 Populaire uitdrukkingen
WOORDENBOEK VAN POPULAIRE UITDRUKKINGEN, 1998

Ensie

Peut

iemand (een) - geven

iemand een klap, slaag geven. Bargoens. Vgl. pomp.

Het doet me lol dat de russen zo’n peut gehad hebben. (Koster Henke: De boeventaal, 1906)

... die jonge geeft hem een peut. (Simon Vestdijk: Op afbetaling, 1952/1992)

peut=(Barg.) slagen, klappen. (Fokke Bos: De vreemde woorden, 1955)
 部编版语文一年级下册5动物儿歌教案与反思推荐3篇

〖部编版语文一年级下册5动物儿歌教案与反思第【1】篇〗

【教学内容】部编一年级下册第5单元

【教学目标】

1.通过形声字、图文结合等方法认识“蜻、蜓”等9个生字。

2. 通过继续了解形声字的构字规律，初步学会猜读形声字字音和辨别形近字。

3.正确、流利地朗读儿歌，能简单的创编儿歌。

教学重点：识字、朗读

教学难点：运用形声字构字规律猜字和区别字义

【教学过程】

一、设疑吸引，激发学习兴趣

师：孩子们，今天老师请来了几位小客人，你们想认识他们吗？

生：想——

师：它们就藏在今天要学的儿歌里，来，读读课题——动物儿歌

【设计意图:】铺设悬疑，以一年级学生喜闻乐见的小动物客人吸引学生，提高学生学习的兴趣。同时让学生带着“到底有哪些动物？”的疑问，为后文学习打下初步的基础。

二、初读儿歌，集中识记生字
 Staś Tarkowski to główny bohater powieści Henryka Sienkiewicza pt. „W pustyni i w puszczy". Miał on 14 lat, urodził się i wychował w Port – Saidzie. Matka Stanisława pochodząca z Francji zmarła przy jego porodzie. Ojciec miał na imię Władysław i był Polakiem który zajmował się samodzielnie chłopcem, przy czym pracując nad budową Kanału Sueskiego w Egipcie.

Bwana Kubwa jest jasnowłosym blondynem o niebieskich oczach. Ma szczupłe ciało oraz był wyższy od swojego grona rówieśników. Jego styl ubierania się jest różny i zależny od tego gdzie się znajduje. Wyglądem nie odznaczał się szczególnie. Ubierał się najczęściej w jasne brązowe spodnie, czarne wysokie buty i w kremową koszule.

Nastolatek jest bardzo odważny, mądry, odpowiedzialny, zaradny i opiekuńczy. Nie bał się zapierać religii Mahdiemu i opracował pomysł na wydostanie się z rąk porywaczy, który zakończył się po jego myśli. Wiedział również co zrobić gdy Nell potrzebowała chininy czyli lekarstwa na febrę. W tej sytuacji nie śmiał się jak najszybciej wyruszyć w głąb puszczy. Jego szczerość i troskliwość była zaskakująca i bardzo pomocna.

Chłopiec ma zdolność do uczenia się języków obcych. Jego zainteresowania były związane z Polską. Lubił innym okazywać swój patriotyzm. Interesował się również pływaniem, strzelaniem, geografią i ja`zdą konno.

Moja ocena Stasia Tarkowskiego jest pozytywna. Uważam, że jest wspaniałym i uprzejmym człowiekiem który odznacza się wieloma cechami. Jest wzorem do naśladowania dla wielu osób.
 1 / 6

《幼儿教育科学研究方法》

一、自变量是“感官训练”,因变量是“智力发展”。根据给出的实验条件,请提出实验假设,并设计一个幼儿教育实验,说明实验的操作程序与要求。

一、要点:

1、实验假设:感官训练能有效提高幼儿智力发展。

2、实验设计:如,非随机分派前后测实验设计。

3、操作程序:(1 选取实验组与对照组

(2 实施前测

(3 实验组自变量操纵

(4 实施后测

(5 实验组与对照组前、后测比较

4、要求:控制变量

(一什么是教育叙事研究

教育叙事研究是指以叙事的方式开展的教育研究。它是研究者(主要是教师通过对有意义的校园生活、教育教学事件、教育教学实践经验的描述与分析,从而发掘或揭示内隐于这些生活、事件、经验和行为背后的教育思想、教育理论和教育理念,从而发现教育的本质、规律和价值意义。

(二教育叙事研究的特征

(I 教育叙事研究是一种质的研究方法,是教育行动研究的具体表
--------------------------------------------------
## TO DO
Give the count of lines in the listing above that hold the word "iemand", and say nothing else.

## TASK RESULT
2